Они с Вирпи любили здесь играть. Сооружали из сена шалаши, читали девчачьи книжки в просачивающемся сквозь щели между бревнами свете. И прыгали вокруг по лугу, как кузнечики, хоть это и не разрешалось.
А теперь весь двор словно сжался. Свернулся калачиком, как пес, состарившийся раньше времени. Запаршивел.
«Лучше бы Хенри был мертв, – подумала Рагнхильд. – Иначе мне придется самой его убить».
Снег во дворе наезжен, хорошо вычищен снегоходом. Тут и там желтые пятна мочи. Собака? Или сам Хенри? Рагнхильд потопталась на крыльце, стряхивая снег. Дверь оказалась не заперта, но за ней в нос ударила такая вонь, что Рагнхильд отшатнулась.
Моча. Спирт. Нечистоты. Но Рагнхильд недаром всю жизнь проработала медсестрой. Зажала рукой нос, вдохнула через рот и переступила порог дома.
– Хенри! – позвала она.
Ответа не было. Небольшая прихожая переходила в кухню. Грязь как будто вросла в пол, не оставив ни малейшей возможности разглядеть его изначальный цвет. Гардины свисали грязными тряпками. Окна изгажены мухами. На подоконниках горки высохших насекомых.
Мойка завалена контейнерами с протухшими остатками готовой еды. И везде пустые стаканы и банки из-под пива. На столе, где когда-то предполагалось поместить посудомоечную машину, – дохлая крыса, тушка наполовину съедена. Сородичи? Или опять-таки собака?
На полу две пустые миски. «Бедное животное, – подумала Рагнхильд. – Должно быть, приспособилось добывать пропитание самостоятельно, не особенно рассчитывая на хозяина». Она засвистела, подзывая собаку, но та не спешила объявляться.
Следующей была гостиная, и там Рагнхильд увидела Хенри.

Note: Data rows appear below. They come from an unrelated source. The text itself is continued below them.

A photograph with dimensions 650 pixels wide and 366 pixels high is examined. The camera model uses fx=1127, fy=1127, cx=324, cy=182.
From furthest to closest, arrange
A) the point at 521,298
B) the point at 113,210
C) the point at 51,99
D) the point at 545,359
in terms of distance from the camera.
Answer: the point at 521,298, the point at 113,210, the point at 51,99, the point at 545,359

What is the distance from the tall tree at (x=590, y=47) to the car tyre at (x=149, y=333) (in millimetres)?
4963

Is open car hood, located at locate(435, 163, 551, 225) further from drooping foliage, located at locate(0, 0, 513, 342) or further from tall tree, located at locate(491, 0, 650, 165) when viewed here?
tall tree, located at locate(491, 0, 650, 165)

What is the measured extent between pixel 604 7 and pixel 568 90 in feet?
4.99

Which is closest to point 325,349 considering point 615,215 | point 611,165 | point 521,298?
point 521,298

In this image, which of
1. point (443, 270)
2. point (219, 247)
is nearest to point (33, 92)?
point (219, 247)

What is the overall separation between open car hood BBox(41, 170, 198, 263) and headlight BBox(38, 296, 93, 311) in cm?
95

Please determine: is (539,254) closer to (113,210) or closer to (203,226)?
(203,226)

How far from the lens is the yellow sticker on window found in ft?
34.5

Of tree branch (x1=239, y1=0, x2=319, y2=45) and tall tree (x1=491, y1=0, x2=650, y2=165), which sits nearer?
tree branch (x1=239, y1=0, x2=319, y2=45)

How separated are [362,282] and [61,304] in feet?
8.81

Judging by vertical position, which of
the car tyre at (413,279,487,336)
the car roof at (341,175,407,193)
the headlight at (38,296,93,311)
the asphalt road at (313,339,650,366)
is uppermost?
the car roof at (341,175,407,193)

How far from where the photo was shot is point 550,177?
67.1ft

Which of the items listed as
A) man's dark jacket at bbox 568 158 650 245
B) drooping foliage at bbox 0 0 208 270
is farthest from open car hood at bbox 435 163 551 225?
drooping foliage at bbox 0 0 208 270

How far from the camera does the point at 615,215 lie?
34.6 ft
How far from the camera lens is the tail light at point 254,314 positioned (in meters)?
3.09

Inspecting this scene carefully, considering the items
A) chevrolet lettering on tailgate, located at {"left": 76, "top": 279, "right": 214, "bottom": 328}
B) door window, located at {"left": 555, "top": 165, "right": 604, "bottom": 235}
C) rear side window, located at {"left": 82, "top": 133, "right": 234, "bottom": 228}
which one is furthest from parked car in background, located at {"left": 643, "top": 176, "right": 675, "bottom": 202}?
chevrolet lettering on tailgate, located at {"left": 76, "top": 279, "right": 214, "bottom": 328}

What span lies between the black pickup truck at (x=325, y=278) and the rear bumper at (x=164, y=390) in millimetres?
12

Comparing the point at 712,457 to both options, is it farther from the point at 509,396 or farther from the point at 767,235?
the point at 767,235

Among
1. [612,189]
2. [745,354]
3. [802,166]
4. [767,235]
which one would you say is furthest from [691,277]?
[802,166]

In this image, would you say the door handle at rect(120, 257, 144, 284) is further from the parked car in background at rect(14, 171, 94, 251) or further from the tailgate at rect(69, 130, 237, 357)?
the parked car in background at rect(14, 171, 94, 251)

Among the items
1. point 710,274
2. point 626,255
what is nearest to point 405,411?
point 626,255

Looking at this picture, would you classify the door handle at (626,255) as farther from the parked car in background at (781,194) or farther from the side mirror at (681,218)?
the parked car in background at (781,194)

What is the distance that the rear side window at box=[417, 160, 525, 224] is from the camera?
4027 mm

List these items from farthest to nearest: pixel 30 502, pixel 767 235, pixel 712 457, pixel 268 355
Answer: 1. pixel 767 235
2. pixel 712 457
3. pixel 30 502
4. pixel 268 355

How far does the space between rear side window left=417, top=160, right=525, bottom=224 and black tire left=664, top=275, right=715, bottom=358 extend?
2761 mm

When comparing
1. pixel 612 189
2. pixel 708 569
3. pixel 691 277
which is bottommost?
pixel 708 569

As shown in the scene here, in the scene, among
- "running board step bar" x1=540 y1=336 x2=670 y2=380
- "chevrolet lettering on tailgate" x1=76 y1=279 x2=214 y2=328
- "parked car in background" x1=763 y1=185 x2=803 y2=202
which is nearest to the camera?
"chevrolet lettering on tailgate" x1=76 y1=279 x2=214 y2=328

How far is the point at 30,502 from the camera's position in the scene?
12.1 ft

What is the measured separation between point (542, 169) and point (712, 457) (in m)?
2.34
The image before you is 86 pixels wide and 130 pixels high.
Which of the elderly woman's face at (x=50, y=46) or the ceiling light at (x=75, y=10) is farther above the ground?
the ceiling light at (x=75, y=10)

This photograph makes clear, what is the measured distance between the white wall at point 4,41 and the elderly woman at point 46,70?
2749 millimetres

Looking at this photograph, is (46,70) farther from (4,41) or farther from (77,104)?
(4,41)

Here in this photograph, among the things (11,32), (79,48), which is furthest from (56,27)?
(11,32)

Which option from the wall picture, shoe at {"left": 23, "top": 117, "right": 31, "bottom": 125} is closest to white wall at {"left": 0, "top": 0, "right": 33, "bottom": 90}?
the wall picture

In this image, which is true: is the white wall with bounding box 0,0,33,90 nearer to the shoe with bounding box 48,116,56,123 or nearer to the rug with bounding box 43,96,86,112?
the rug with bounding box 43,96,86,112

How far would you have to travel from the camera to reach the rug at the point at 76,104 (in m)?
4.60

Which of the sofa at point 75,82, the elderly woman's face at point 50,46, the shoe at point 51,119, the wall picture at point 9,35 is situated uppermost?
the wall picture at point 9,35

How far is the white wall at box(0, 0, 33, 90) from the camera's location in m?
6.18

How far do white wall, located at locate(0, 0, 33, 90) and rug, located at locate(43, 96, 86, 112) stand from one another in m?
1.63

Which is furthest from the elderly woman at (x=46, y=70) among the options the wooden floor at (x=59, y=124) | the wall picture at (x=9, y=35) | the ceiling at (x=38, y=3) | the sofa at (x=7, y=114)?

Он лежал на диване на спине. Неподвижный, лицо отвернуто к стенке. Такой маленький, сжавшийся, он напомнил Рагнхильд остатки быстроходной лодки, которые они как-то нашли в иле на реке: части киля, что-то от шпангоута – в общем, посудина свое отслужила.
Рагнхильд не видела признаков дыхания, а когда заглянула в лицо Хенри, сразу поняла, что он мертв. Она едва узнала его, с впалыми щеками и заросшего щетиной. Кожа цвета смерти и такая же ледяная на ощупь.
Рагнхильд чувствовала себя не менее холодной и безжизненной, хоть и дышала. Мокрая одежда высосала из тела тепло. Она присела за стол тут же, в гостиной. Рука сама соскользнула в карман за телефоном. Нужно звонить не в «Скорую», а в похоронное бюро – и не тратить понапрасну силы и время медиков, потому что он все равно мертв.
А вот Улле на этот раз обойти не получится. Их ведь двое осталось в городе, брат и сестра, хоть они и не общаются. Где-то внутри зашевелилась старая обида. Рагнхильд почувствовала ее, словно волну, поднимающуюся со дна ночного моря. Хенри и Улле прибрали к рукам наследство отца, когда тот умер, оставив ей оплачивать похороны матери.
«Я позвоню ему, – решила Рагнхильд, – но не прямо сейчас. Мне нужно некоторое время побыть в тишине. Наедине с домом и памятью о матери, отце, Хенри, Вирпи и Улле. О жизни, которая у меня была и которой больше нет. Никто не знает, где я, поэтому часом раньше или часом позже – не имеет значения. Ну и, конечно, собака. Я должна ее найти».